Moderator Lars Ruppel über das ganz spezielle Duell „Poetry Slam vs. Stadttheater“ heute Abend im Großen Haus
„Poetry Slam vs. Stadttheater“ heißt es am heutigen Freitag um 19.30 Uhr auf der Bühne des Großen Hauses. Moderator Lars Ruppel hat dazu drei Wortakrobaten aus Berlin, Hamburg und Simbabwe eingeladen, die vor dem Publikum gegen ein Quartett des Stadttheaters antreten werden, einen Schauspieler, eine Opernsängerin und zwei Tänzer. Im Gespräch mit unserer Zeitung erklärt der Gambacher, was es mit diesem künstlerischen Schlagabtausch auf sich hat.
Du bist regelmäßig mit Poetry Slams im Stadttheater zu Gast. Was unterscheidet die altehrwürdige Bühne von anderen Veranstaltungsorten?
Die Nähe zwischen Publikum und Künstler ist unfassbar unmittelbar, es ist grade mal eine Stufe Höhenunterschied zur ersten Reihe und selbst den Menschen im Rang fühlt man sich nah. Das wichtigste aber sind die Leute dort. Die sind alle sehr warmherzig und unkompliziert, obwohl die Arbeit mit mir sicher nicht sehr einfach ist. Ich bin sehr fahrig, was sich normalerweise gar nicht mit Theaterarbeitsweisen verträgt. Aber sie haben viel Geduld mit mir.
Du lässt diesmal Poetry Slammer aus Hamburg, Berlin und Simbabwe gegen ein Team des Stadttheaters antreten. Worauf wird es bei diesem „ungleichen Kampf“ ankommen?
Wenn das Publikum merkt, dass man den eigenen Auftritt genießt und es einem Spaß macht, dann hat man, so sagt man im Fußball, den Moment auf seiner Seite.
Da die Slammer vermutlich gewisse Vorteile haben, wenn es um die Kunst der Formulierung geht: Mit welchen Künsten werden die Tänzer, Sänger und Schauspieler des Stadttheaters an diesem Abend glänzen können?
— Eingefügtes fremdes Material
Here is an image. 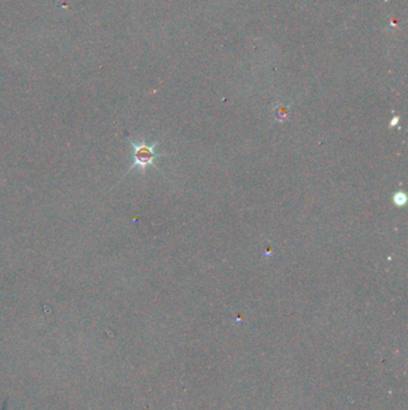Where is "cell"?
Here are the masks:
<instances>
[{
	"mask_svg": "<svg viewBox=\"0 0 408 410\" xmlns=\"http://www.w3.org/2000/svg\"><path fill=\"white\" fill-rule=\"evenodd\" d=\"M132 145H133V159H134V162L133 164H132V168L136 167L139 168V169H145V168H147L149 165H152L155 164V160L158 157V154L156 152V144H154V145H147V144L145 143H140V144H134L132 143Z\"/></svg>",
	"mask_w": 408,
	"mask_h": 410,
	"instance_id": "1",
	"label": "cell"
},
{
	"mask_svg": "<svg viewBox=\"0 0 408 410\" xmlns=\"http://www.w3.org/2000/svg\"><path fill=\"white\" fill-rule=\"evenodd\" d=\"M406 202H407V197L404 192H397V193H395V196H394L395 205H397V206H404V205L406 204Z\"/></svg>",
	"mask_w": 408,
	"mask_h": 410,
	"instance_id": "2",
	"label": "cell"
}]
</instances>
Die Stadttheater-Crew besteht aus echten Profis, die Slammer sind erfahrene Laien. Die Profis haben ganz andere Techniken für die Bühne, in Präsenz und Technik sind sie unschlagbar.
"Gab es nicht mal ein Brecht-Zitat darüber, dass man sich schuldig macht, wenn man in brisanten Zeiten gefällige Gedichte über Bäume schreibt oder ist das Halbwissen?", fragst du in der Ankündigung des Programms. Wie gefällig darf ein Poetry Slam denn in brisanten Zeiten sein? Und wie angriffslustig wird der Abend im Stadttheater?
Slam ist allzu oft sehr gefällig, im Sinne von belanglos und oberflächlich. Uns fliegt grade die Welt um die Ohren, das Meer steigt und wird uns mit Plastik überfluten, meine Kinder kennen Insekten nur noch aus Büchern, dafür wissen sie genau, wie Nazis aussehen. Das alles ist so traurig, dass man sich eigentlich nur noch mit leicht verdaulichem Entertainment ablenken mag. Aber viele Künstler und Künstlerinnen versuchen es weiter, und vielleicht wird durch einen Text ein Steak weniger gegessen, ein Auto weniger gefahren, ein Coffee-to-go-Becher weniger benutzt, einer Lüge weniger geglaubt, einem anderen mehr Beachtung geschenkt, das wäre doch mal was.
Und worauf kommt es bei einem gelungenen Poetry Slam am Ende wirklich an?
Dass das Publikum nicht satt ist, sondern hungrig bleibt auf mehr. Und, dass danach alle Bühnenmenschen zusammensitzen und Bierchen trinken.